# [Given request 1]
Please copy the stretch of the unlimited vacation article from "Whenever I get" through "from your desk.".
# [Given request 2]
Shorten the paragraph of the unlimited vacation article that begins "It does not seem that long ago" while keeping its main facts.

# [Extract to read]
━━━━━━━━
Why unlimited vacation means more time in the office
We’ll send you a myFT Daily Digest email rounding up the latest Corporate culture news every morning.
Whenever I get an email from LinkedIn telling me about all the new jobs I could apply for, I usually click delete. But last week, desperate to put off filling in a long tax form, I started trawling through the site’s latest job openings, and discovered something disturbing. One of the most annoying fads to come out of Silicon Valley in the past few years — the unlimited vacation policy — has spread.
It does not seem that long ago that boundless time off was a novelty promised by the likes of Netflix, LinkedIn itself and Virgin’s Richard Branson, who said he got the idea from Netflix. Now it is being offered by law firms in London, loan companies in Latvia, recruiters in Berlin and electronics outfits in Taipei. “Work hard and take time off when you need it,” chirped a typical advert I spotted from Taiwan’s Tomofun, a company that makes a camera for watching housebound pets from your desk.
━━━━━━━━
# [Dataset extract]
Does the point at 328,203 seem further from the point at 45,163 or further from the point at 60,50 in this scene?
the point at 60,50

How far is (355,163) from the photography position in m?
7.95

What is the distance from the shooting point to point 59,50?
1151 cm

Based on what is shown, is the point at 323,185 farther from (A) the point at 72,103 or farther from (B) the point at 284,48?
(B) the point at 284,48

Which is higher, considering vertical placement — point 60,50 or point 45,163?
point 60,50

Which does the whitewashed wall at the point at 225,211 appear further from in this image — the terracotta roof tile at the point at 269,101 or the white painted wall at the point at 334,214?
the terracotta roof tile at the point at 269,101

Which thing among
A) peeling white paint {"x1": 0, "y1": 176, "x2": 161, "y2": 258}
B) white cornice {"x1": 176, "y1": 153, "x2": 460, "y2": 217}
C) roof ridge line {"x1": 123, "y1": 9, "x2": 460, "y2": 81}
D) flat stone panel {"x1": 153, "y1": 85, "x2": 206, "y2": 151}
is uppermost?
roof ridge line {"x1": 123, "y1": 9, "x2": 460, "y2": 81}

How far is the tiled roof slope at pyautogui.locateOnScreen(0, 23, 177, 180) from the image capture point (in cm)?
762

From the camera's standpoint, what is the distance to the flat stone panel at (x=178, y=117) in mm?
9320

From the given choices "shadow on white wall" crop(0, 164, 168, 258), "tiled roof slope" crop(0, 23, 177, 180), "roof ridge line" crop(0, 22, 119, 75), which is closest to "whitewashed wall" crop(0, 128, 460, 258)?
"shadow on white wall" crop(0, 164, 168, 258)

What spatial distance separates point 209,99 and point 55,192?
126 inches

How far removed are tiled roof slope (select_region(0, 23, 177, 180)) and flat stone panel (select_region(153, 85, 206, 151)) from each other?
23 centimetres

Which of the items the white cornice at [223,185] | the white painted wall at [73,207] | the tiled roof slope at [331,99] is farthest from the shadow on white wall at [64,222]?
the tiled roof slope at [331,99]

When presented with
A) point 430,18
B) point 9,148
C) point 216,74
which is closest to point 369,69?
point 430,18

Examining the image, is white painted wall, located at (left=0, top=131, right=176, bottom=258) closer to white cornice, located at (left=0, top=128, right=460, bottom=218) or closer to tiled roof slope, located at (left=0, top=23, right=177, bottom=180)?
━━━━━━━━
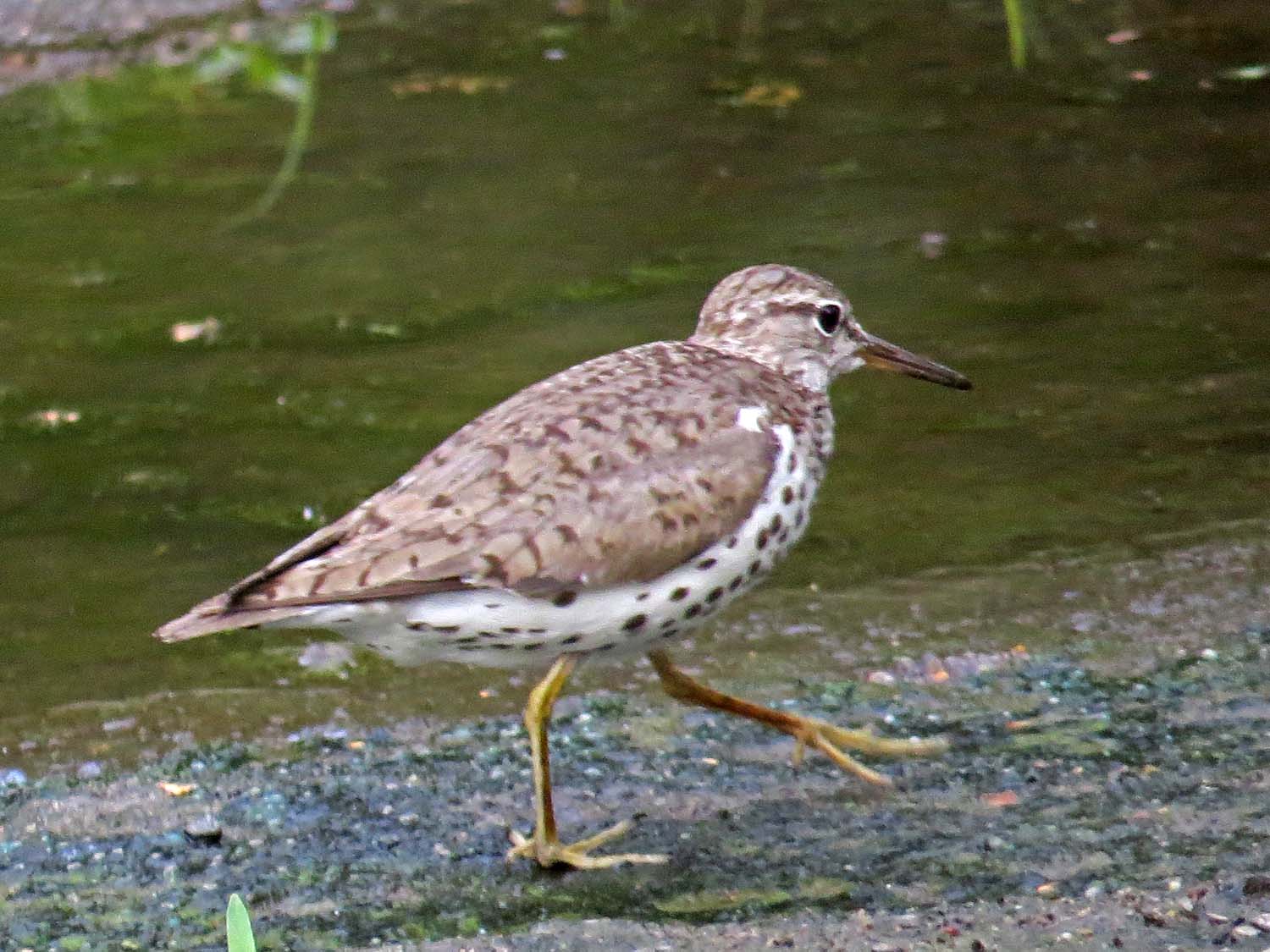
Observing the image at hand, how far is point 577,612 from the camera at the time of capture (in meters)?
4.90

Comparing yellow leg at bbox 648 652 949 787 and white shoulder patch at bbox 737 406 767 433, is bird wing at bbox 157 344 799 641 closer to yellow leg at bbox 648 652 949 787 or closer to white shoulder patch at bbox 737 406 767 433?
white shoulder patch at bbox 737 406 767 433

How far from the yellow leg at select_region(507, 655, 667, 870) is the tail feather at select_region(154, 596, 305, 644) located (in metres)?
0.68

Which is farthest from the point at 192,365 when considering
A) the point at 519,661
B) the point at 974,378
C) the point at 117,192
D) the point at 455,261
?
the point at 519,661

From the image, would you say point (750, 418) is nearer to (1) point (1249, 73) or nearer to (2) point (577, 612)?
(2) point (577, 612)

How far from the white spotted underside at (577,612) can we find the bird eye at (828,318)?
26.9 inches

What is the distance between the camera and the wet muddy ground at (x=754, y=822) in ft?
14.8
━━━━━━━━
# [Exercise solution 1]
Whenever I get an email from LinkedIn telling me about all the new jobs I could apply for, I usually click delete. But last week, desperate to put off filling in a long tax form, I started trawling through the site’s latest job openings, and discovered something disturbing. One of the most annoying fads to come out of Silicon Valley in the past few years — the unlimited vacation policy — has spread.
It does not seem that long ago that boundless time off was a novelty promised by the likes of Netflix, LinkedIn itself and Virgin’s Richard Branson, who said he got the idea from Netflix. Now it is being offered by law firms in London, loan companies in Latvia, recruiters in Berlin and electronics outfits in Taipei. “Work hard and take time off when you need it,” chirped a typical advert I spotted from Taiwan’s Tomofun, a company that makes a camera for watching housebound pets from your desk.

# [Exercise solution 2]
Unlimited time off was recently a novelty offered by Netflix, LinkedIn and Virgin's Richard Branson, who got the idea from Netflix. Now law firms in London, loan companies in Latvia, recruiters in Berlin and electronics outfits in Taipei offer it. One typical ad came from Taiwan's Tomofun, which makes a camera for watching housebound pets from a desk.